CREATE TEMPORARY TABLE hbase_dim (
  rowkey INT,
  family1 ROW<col1 INT>,
  family2 ROW<col1 STRING, col2 BIGINT>,
  family3 ROW<col1 DOUBLE, col2 BOOLEAN, col3 STRING>
) WITH (
  'connector' = 'cloudhbase',
  'table-name' = '<yourTableName>',
  'zookeeper.quorum' = '<yourZookeeperQuorum>'
);

CREATE TEMPORARY TABLE blackhole_sink(
  a INT,
  f1c1 INT,
  f3c3 STRING
) WITH (
  'connector' = 'blackhole'
);

INSERT INTO blackhole_sink
     SELECT a, family1.col1 as f1c1,  family3.col3 as f3c3 FROM datagen_source
JOIN hbase_dim FOR SYSTEM_TIME AS OF datagen_source.`proc_time` as h ON datagen_source.a = h.rowkey;

Sample code for a sink table

CREATE TEMPORARY TABLE datagen_source (
  rowkey INT,
  f1q1 INT,
  f2q1 STRING,
  f2q2 BIGINT,
  f3q1 DOUBLE,
  f3q2 BOOLEAN,
  f3q3 STRING
) WITH (
  'connector'='datagen'
);

CREATE TEMPORARY TABLE hbase_sink (
  rowkey INT,
  family1 ROW<q1 INT>,
  family2 ROW<q1 STRING, q2 BIGINT>,
  family3 ROW<q1 DOUBLE, q2 BOOLEAN, q3 STRING>,
  PRIMARY KEY (rowkey) NOT ENFORCED
) WITH (
  'connector'='cloudhbase',
  'table-name'='<yourTableName>',
  'zookeeper.quorum'='<yourZookeeperQuorum>'
);
 
INSERT INTO hbase_sink
SELECT rowkey, ROW(f1q1), ROW(f2q1, f2q2), ROW(f3q1, f3q2, f3q3) FROM datagen_source;

Sample code for a sink table that supports dynamic columns
```
CREATE TEMPORARY TABLE datagen_source (
  id INT,
  f1hour STRING,
  f1deal BIGINT,
  f2day STRING,
  f2deal BIGINT
) WITH (
  'connector'='datagen'
);

CREATE TEMPORARY TABLE hbase_sink (
  rowkey INT,
  f1 ROW<`hour` STRING, deal BIGINT>,
  f2 ROW<`day` STRING, deal BIGINT>
) WITH (
  'connector'='cloudhbase',
  'table-name'='<yourTableName>',
  'zookeeper.quorum'='<yourZookeeperQuorum>',
  'dynamic.table'='true'
);

INSERT INTO hbase_sink
SELECT id, ROW(f1hour, f1deal), ROW(f2day, f2deal) FROM datagen_source;
```
- If dynamic.table is set to true, an ApsaraDB for HBase table that supports dynamic columns is used.
- Two fields must be declared in the rows that correspond to each column family.
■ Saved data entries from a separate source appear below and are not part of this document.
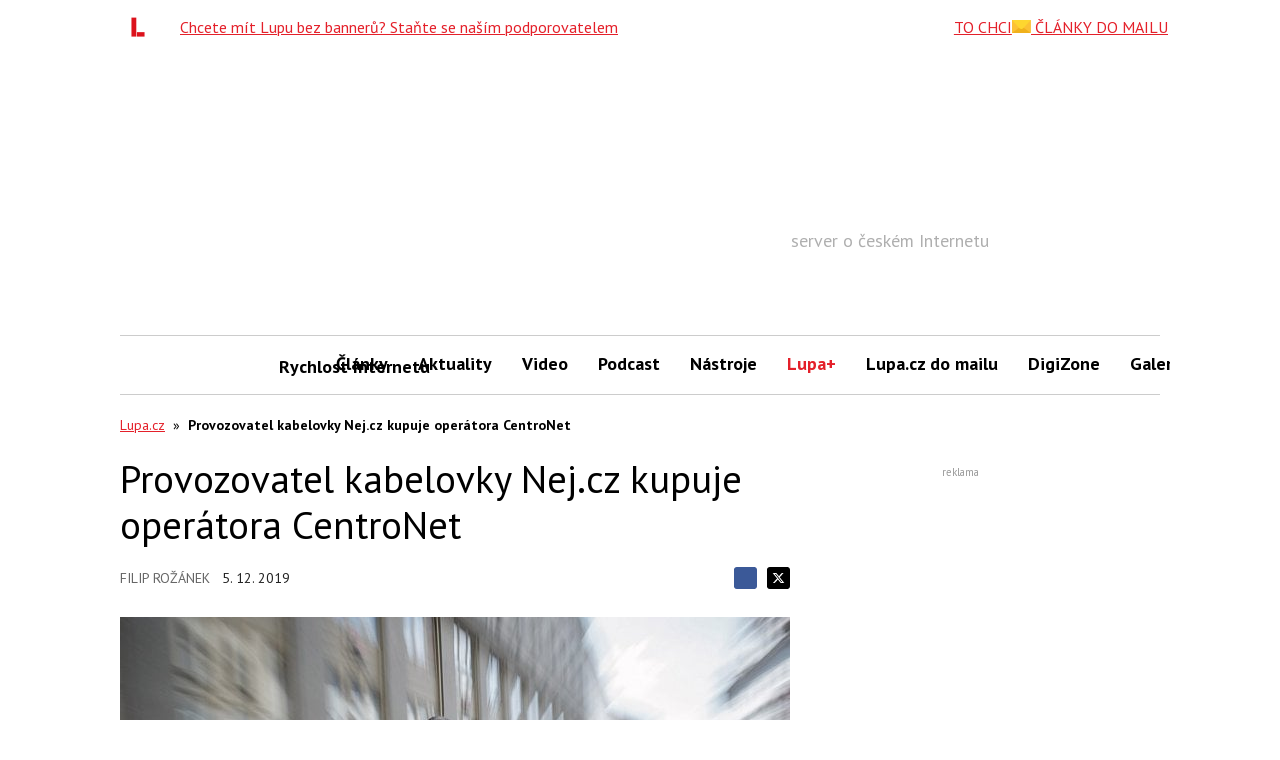

--- FILE ---
content_type: text/html; charset=utf-8
request_url: https://www.google.com/recaptcha/api2/aframe
body_size: 266
content:
<!DOCTYPE HTML><html><head><meta http-equiv="content-type" content="text/html; charset=UTF-8"></head><body><script nonce="GZINWYibh0A62c7pGisyxw">/** Anti-fraud and anti-abuse applications only. See google.com/recaptcha */ try{var clients={'sodar':'https://pagead2.googlesyndication.com/pagead/sodar?'};window.addEventListener("message",function(a){try{if(a.source===window.parent){var b=JSON.parse(a.data);var c=clients[b['id']];if(c){var d=document.createElement('img');d.src=c+b['params']+'&rc='+(localStorage.getItem("rc::a")?sessionStorage.getItem("rc::b"):"");window.document.body.appendChild(d);sessionStorage.setItem("rc::e",parseInt(sessionStorage.getItem("rc::e")||0)+1);localStorage.setItem("rc::h",'1769141137429');}}}catch(b){}});window.parent.postMessage("_grecaptcha_ready", "*");}catch(b){}</script></body></html>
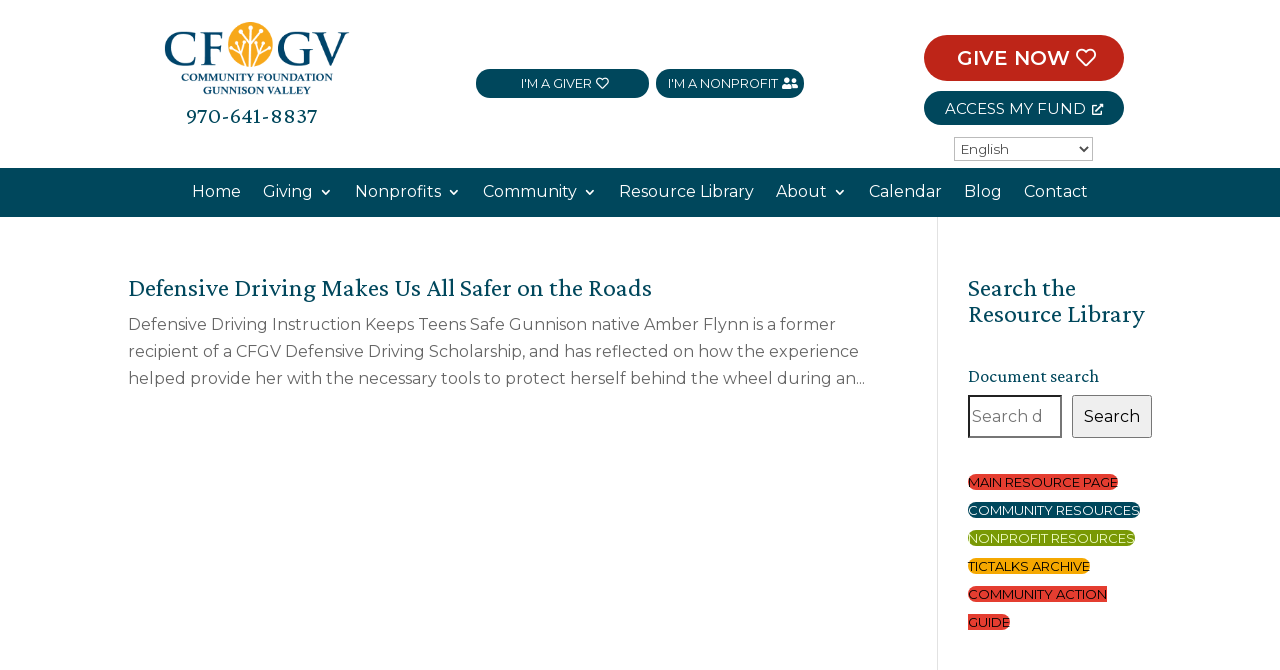

--- FILE ---
content_type: text/css
request_url: https://cfgv.org/wp-content/cache/wpfc-minified/lxwe6wpj/8g4y.css
body_size: 557
content:
@font-face {
font-family: 'anww';
src:  url(//cfgv.org/wp-content/plugins/accessibility-new-window-warnings/assets/css/fonts/anww.eot?7msg3d);
src:  url(//cfgv.org/wp-content/plugins/accessibility-new-window-warnings/assets/css/fonts/anww.eot?7msg3d#iefix) format('embedded-opentype'),
url(//cfgv.org/wp-content/plugins/accessibility-new-window-warnings/assets/css/fonts/anww.ttf?7msg3d) format('truetype'),
url(//cfgv.org/wp-content/plugins/accessibility-new-window-warnings/assets/css/fonts/anww.woff?7msg3d) format('woff'),
url(//cfgv.org/wp-content/plugins/accessibility-new-window-warnings/assets/css/fonts/anww.svg?7msg3d#anww) format('svg');
font-weight: normal;
font-style: normal;
font-display: block;
}
:root {
--font-base: 'anww', sans-serif;
--icon-size: 0.75em;
}
.anww-external-link-icon {
font: normal normal normal 1em var(--font-base) !important;
speak: never;
text-transform: none;
-webkit-font-smoothing: antialiased;
-moz-osx-font-smoothing: grayscale;
}
.anww-external-link-icon:before {
content: " \e900";
font-size: var(--icon-size);
}.widget .ppc-login-form input{display:block;margin:2px 0 0}.widget .ppc-login-form .ppc-login-form-submit{margin-top:6px}.ppc-login-error{color:#e2401c;font-weight:700}.ppc-login-form .ppc-password-label{display:inline-block;padding-right:5px}.ppc-login-form .ppc-login-form-label-text{margin-right:5px}.ppc-protected-category.events-archive header.entry-header{display:block}

--- FILE ---
content_type: text/css
request_url: https://cfgv.org/wp-content/themes/divi-child2.24/style.css?ver=2.24.0
body_size: 200
content:
/*
 Theme Name: Divi Child
 Theme URI: https://www.elegantthemes.com/gallery/divi/
 Description: Divi Child Theme
 Author: Paragon Computers
 Author URI: https://paragonpc.net
 Template: Divi
 Version: 2.24.0
*/
 
/* =Theme customization starts here
------------------------------------------------------- */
The value of the first field indicates the dynamic column, and the value of the second field indicates the value of the dynamic column.
- For example, the datagen_source table contains a row of data. The row of data indicates that the ID of the commodity is 1, the transaction amount of the commodity between 10:00 and 11:00 is 100, and the transaction amount of the commodity on July 26, 2020 is 10000. In this case, a row whose rowkey is 1 is inserted into the ApsaraDB for HBase table. f1:10 is 100, and f2:2020-7-26 is 10000.